* **ABOUT THIS TASK**: Lines from the one containing "Agriculture in Chiang Rai" through the last line of the data are to be returned exactly, both ends included, minus any pictures.

* **INFORMATION**:
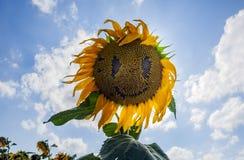 Girasoles felices en el campo polinizado por las abejas imagen de archivo
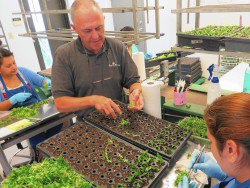 Image of Randy Strobe planing seedlings
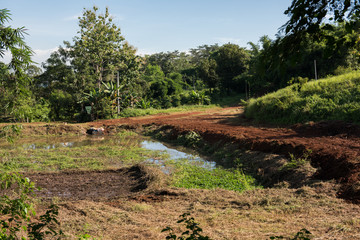 Agriculture in Chiang Rai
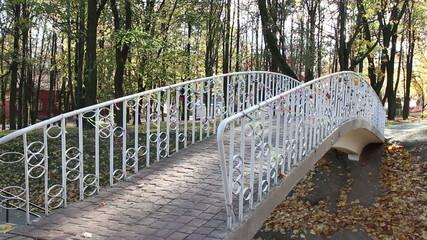 bridge in city park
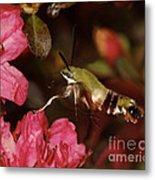 Clear Wing Hummingbird Moth 1 Metal Print
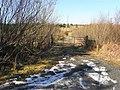 The last of the ice, Meenbane - geograph.org.uk - 1749432.jpg
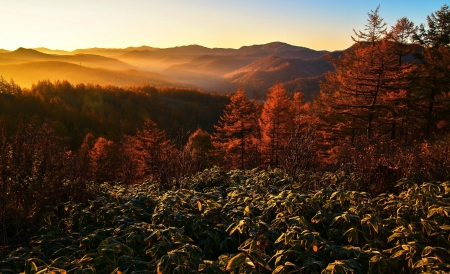 The Rays of the Sun - forest, sunrise, trees, mountain, autumn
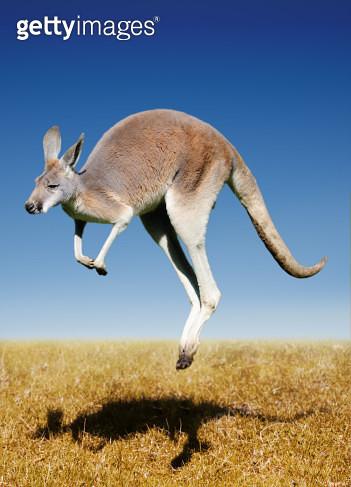 jumping red kangaroo - gettyimageskorea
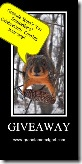squirrels006-1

* **RESPONSE AREA**:
 Agriculture in Chiang Rai
 bridge in city park
 Clear Wing Hummingbird Moth 1 Metal Print
 The last of the ice, Meenbane - geograph.org.uk - 1749432.jpg
 The Rays of the Sun - forest, sunrise, trees, mountain, autumn
 jumping red kangaroo - gettyimageskorea
squirrels006-1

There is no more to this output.